[Given exercise]:
Please reproduce the entries line for line, starting at the very beginning and stopping after the line that has "72H308V82H314L330 104L352 110V11L324". Leave the pictures out of your copy.

[Data to process]:
****

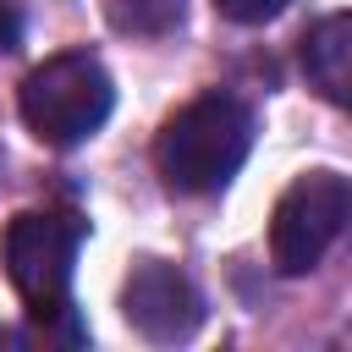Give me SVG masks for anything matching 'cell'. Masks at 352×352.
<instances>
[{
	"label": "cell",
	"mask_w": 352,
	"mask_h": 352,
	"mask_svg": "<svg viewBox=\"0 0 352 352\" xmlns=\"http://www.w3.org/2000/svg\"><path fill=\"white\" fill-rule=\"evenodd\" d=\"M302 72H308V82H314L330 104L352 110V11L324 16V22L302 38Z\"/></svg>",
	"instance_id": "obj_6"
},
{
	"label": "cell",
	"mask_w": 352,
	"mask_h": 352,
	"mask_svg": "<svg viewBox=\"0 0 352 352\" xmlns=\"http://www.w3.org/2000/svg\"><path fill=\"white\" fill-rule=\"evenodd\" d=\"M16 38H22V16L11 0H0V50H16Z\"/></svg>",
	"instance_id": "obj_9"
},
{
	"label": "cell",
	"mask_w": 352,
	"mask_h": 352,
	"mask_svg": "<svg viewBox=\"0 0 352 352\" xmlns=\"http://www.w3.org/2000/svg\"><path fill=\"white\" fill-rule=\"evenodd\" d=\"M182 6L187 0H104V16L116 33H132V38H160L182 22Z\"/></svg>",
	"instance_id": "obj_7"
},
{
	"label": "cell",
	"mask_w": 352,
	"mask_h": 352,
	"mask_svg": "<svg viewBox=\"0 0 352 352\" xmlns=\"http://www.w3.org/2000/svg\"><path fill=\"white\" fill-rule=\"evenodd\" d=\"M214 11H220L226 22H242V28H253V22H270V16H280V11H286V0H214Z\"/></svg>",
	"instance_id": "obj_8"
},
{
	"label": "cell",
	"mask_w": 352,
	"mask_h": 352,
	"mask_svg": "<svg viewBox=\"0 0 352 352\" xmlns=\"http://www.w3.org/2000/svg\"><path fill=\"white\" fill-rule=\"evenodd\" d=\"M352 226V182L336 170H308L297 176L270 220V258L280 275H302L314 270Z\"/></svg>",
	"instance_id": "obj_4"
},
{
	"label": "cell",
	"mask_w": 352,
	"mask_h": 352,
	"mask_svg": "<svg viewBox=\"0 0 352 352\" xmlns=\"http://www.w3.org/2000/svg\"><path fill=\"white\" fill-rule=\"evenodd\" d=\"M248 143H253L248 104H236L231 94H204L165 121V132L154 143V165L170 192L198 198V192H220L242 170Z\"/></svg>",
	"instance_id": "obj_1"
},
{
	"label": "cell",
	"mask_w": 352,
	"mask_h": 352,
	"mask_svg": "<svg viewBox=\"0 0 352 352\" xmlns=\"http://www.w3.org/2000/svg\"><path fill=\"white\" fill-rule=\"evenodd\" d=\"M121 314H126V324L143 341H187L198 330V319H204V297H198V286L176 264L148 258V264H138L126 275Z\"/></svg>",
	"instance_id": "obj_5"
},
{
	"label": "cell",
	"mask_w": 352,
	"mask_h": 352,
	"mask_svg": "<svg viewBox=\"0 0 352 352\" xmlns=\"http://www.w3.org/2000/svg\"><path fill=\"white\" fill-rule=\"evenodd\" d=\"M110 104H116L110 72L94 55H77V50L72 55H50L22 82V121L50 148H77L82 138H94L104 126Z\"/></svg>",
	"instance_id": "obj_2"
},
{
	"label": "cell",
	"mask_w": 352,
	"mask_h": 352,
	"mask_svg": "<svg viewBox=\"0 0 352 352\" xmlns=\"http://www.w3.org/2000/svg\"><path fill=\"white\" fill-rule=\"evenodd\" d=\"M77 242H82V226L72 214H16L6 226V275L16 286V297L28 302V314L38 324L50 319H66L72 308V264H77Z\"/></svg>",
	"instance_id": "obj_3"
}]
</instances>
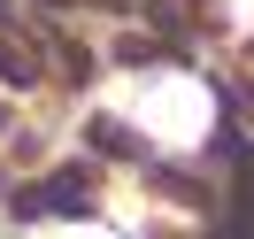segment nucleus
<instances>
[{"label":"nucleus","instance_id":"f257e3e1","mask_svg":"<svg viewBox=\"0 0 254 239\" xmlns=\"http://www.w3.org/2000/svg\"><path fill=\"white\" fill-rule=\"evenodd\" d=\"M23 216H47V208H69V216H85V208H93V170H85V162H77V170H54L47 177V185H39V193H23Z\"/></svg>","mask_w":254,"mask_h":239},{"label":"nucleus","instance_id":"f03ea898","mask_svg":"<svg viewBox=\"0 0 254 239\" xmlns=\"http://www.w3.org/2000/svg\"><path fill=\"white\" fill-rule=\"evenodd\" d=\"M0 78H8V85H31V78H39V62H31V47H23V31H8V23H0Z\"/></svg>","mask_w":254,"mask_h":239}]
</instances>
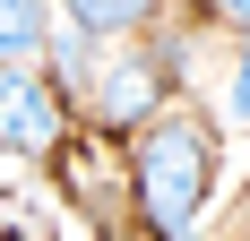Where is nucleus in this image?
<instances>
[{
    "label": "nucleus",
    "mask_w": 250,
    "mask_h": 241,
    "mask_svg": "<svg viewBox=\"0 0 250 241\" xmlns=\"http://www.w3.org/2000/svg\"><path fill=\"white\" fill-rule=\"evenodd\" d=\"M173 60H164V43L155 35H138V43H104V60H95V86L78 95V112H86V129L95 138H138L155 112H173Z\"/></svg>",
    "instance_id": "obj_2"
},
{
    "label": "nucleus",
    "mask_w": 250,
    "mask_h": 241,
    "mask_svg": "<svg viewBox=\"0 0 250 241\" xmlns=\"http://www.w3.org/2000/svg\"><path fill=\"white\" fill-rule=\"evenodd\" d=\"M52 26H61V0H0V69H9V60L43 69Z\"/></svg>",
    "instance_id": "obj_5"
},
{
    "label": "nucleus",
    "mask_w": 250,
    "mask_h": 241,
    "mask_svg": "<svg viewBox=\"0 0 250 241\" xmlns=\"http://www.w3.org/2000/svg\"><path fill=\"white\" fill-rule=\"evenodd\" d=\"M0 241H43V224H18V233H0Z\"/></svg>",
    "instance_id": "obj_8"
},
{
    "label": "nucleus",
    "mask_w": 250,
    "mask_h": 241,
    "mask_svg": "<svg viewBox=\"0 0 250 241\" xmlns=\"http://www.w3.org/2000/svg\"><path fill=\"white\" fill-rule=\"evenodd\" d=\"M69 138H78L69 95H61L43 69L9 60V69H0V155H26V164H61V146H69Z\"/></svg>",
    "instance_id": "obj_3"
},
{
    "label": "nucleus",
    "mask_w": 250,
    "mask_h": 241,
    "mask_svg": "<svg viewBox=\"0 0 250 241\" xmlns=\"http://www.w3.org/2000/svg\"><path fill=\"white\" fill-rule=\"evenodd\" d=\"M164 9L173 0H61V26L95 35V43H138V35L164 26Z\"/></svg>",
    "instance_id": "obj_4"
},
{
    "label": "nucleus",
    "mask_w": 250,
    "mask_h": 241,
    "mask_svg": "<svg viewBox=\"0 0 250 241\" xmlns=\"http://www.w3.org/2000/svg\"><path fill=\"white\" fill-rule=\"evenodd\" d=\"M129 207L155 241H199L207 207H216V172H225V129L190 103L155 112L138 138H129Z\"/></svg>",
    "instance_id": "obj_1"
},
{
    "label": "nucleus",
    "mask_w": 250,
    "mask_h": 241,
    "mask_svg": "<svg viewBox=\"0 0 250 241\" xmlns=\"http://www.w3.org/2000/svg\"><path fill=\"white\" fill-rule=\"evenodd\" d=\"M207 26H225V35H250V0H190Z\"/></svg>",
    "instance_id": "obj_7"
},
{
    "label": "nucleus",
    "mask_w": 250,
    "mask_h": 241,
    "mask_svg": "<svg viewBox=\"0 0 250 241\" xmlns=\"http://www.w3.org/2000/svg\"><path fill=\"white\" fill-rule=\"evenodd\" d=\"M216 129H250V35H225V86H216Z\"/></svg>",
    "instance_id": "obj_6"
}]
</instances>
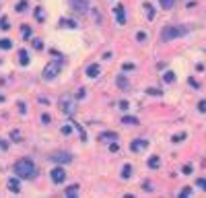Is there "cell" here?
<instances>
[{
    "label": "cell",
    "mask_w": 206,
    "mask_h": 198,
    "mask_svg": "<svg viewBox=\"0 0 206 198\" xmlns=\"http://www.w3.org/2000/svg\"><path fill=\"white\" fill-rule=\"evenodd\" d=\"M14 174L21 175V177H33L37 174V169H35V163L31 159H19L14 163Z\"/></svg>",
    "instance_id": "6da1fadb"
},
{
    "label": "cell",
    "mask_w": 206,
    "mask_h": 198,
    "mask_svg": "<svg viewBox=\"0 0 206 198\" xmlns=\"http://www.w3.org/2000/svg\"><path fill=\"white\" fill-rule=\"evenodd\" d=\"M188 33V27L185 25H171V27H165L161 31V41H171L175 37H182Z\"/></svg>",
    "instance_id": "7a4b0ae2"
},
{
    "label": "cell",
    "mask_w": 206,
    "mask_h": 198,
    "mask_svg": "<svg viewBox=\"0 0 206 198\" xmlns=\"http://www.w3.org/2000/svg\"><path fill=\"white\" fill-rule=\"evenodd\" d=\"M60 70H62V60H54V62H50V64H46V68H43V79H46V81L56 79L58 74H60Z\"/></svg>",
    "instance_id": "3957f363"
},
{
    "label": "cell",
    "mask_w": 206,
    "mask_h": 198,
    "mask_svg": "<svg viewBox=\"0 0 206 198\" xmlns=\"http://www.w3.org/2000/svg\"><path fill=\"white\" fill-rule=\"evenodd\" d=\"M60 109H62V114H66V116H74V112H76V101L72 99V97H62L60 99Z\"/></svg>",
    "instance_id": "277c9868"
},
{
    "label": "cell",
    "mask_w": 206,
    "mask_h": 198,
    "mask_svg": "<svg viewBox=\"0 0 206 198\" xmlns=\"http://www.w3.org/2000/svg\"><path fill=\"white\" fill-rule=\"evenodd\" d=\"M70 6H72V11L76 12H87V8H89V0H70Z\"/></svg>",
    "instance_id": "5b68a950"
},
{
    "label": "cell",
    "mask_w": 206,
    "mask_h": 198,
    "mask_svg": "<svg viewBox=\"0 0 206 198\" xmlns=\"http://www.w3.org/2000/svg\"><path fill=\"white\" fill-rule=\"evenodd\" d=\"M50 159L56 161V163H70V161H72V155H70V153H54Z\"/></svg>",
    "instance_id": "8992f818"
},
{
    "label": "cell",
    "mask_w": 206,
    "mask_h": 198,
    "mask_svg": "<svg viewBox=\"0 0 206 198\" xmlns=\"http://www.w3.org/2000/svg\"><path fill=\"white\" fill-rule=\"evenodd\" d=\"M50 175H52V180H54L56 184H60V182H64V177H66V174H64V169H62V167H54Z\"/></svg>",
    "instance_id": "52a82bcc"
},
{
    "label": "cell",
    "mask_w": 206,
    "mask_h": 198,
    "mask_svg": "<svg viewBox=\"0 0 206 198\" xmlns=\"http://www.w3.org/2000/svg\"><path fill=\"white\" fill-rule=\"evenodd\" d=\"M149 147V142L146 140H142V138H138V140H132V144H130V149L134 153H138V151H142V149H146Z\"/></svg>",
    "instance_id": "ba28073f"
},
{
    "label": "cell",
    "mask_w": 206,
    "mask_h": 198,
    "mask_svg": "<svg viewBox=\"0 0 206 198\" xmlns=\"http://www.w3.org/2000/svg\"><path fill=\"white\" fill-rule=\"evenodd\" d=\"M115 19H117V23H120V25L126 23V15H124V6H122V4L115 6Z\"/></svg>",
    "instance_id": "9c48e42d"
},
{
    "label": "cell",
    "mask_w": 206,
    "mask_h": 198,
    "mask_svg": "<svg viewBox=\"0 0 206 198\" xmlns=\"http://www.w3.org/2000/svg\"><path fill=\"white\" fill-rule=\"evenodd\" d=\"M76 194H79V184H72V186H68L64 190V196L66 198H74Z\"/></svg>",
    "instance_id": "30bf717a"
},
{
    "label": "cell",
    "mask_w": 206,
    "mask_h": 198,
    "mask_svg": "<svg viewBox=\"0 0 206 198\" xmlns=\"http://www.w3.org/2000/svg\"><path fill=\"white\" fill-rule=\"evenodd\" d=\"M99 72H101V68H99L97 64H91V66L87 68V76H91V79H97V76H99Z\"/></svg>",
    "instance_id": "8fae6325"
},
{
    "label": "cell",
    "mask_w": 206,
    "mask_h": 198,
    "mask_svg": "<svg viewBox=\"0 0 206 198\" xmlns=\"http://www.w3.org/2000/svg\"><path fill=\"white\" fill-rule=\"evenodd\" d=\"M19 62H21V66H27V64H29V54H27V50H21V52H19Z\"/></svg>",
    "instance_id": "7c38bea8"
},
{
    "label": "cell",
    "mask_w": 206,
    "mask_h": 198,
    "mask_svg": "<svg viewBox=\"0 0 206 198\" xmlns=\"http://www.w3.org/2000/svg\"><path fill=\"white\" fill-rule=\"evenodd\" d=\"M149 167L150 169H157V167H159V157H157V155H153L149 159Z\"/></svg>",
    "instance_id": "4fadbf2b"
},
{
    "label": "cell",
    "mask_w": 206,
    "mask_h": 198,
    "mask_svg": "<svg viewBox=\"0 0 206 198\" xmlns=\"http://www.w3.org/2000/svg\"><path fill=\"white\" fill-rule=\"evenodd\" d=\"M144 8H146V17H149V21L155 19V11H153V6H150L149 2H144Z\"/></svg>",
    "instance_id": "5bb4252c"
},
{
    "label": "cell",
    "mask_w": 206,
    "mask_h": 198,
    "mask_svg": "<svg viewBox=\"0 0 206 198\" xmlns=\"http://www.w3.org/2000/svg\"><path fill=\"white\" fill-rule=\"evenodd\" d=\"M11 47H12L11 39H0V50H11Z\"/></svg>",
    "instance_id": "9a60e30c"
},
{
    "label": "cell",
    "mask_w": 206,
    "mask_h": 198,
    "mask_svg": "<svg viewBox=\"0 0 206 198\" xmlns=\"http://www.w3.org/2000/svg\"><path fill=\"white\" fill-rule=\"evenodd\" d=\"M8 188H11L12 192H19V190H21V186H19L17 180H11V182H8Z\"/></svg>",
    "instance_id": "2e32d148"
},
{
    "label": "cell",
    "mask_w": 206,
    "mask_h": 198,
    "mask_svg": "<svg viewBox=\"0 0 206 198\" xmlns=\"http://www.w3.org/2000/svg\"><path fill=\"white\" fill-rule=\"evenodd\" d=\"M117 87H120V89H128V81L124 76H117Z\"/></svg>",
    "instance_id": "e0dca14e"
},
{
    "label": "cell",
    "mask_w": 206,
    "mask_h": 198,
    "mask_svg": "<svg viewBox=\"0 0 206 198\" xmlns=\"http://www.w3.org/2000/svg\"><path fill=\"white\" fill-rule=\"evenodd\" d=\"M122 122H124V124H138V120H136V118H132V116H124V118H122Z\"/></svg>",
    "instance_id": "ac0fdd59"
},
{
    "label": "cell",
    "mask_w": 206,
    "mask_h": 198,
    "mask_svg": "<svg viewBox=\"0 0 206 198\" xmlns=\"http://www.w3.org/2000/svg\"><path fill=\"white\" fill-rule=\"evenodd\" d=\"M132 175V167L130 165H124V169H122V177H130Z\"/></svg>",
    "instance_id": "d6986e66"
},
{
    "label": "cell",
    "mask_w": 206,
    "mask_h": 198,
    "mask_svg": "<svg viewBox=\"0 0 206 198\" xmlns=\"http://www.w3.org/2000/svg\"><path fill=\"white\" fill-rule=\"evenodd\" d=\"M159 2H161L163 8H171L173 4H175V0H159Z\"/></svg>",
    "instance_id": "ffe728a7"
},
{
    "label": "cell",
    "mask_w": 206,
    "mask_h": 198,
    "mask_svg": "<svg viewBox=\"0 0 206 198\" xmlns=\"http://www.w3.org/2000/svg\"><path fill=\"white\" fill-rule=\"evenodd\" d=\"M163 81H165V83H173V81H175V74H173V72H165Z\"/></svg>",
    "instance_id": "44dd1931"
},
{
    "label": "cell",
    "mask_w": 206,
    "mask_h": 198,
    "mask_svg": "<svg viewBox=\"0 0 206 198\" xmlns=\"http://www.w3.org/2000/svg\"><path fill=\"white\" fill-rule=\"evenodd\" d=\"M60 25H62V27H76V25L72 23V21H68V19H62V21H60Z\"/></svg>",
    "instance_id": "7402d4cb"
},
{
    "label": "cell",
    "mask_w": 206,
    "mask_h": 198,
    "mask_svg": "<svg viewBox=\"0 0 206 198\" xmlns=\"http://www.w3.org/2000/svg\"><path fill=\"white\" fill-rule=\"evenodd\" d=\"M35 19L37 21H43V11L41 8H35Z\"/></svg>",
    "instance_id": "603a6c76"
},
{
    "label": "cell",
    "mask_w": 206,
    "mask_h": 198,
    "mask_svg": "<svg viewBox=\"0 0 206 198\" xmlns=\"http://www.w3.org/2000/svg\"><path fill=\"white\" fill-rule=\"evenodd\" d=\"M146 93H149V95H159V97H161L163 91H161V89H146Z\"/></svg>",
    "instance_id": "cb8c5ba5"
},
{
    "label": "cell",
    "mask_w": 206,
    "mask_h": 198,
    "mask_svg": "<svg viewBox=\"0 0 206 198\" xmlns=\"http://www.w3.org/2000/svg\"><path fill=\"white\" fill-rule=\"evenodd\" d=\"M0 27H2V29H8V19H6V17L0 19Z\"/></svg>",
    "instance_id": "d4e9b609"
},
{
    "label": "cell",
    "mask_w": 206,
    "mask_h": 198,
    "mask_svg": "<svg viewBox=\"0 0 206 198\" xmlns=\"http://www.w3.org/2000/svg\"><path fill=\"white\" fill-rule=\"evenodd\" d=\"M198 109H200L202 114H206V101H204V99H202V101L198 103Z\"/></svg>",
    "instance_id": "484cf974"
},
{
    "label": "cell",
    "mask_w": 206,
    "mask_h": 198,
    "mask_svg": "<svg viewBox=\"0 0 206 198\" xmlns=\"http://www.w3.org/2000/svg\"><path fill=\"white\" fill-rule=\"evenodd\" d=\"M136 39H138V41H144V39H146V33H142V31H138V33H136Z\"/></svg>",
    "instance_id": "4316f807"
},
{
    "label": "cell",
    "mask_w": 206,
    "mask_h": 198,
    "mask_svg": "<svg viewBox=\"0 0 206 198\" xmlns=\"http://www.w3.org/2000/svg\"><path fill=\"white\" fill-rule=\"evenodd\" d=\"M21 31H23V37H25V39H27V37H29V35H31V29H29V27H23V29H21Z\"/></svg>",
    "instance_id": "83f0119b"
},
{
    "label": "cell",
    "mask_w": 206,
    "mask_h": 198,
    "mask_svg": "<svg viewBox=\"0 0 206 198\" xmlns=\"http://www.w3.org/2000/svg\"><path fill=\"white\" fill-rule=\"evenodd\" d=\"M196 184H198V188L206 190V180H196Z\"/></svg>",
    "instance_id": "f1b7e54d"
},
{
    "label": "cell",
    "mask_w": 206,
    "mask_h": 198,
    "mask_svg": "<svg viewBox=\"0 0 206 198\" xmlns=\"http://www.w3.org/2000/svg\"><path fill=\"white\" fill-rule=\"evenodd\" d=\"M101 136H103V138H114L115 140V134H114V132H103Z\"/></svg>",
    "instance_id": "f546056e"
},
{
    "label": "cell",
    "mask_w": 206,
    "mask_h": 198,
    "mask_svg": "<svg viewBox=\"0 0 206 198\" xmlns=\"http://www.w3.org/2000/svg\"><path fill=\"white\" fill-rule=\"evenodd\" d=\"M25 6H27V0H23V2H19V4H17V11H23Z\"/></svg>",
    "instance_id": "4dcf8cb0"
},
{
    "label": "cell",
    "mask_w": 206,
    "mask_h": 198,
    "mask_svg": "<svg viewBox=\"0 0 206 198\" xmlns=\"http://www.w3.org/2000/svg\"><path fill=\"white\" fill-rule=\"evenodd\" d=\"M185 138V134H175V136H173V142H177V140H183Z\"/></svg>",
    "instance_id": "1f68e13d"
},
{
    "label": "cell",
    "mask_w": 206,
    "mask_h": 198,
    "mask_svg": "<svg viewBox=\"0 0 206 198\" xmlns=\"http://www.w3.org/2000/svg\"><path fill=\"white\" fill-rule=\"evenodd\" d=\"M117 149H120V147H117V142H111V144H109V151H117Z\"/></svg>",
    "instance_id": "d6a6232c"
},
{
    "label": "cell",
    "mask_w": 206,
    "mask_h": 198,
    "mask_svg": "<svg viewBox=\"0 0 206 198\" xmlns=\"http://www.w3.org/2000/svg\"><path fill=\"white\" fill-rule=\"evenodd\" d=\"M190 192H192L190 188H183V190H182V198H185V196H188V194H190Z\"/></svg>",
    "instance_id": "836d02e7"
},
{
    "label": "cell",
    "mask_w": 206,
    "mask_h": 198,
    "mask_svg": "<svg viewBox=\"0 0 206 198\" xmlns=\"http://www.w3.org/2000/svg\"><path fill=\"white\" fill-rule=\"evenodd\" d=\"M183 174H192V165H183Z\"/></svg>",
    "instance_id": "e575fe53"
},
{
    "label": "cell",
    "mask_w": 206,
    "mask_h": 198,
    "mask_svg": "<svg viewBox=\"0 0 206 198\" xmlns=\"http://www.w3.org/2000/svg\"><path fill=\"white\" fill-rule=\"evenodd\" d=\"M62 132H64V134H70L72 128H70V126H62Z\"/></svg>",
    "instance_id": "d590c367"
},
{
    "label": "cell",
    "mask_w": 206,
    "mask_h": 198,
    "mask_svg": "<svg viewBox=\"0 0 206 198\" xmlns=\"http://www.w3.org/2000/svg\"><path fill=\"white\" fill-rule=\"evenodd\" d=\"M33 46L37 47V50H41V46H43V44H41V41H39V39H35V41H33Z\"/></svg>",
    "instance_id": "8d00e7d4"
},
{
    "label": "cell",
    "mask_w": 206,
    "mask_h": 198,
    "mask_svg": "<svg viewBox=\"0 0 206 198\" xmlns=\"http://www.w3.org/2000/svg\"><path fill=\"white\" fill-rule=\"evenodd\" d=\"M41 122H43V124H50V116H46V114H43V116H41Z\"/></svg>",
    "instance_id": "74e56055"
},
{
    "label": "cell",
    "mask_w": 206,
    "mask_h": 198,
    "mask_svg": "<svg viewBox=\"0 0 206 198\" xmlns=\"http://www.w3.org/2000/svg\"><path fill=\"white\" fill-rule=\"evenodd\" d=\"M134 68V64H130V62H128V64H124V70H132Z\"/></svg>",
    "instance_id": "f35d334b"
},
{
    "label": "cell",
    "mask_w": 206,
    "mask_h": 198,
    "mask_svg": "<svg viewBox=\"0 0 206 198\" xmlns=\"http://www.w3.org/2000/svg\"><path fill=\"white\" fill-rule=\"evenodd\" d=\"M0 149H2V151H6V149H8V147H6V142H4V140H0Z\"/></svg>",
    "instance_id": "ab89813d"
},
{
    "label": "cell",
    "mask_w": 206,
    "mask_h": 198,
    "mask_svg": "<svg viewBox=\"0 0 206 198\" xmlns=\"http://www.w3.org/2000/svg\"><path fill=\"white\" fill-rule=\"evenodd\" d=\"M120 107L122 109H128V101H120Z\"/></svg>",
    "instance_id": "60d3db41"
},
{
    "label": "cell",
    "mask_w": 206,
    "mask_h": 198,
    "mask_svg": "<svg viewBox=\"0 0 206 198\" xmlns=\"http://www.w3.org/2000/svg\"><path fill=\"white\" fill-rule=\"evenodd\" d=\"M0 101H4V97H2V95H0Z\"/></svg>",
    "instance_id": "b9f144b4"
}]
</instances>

****

[Answer to the exercise]:
Give me SVG masks for anything matching 'cell'. Masks at 352×352.
<instances>
[{
	"label": "cell",
	"mask_w": 352,
	"mask_h": 352,
	"mask_svg": "<svg viewBox=\"0 0 352 352\" xmlns=\"http://www.w3.org/2000/svg\"><path fill=\"white\" fill-rule=\"evenodd\" d=\"M302 72H308V82H314L330 104L352 110V11L324 16V22L302 38Z\"/></svg>",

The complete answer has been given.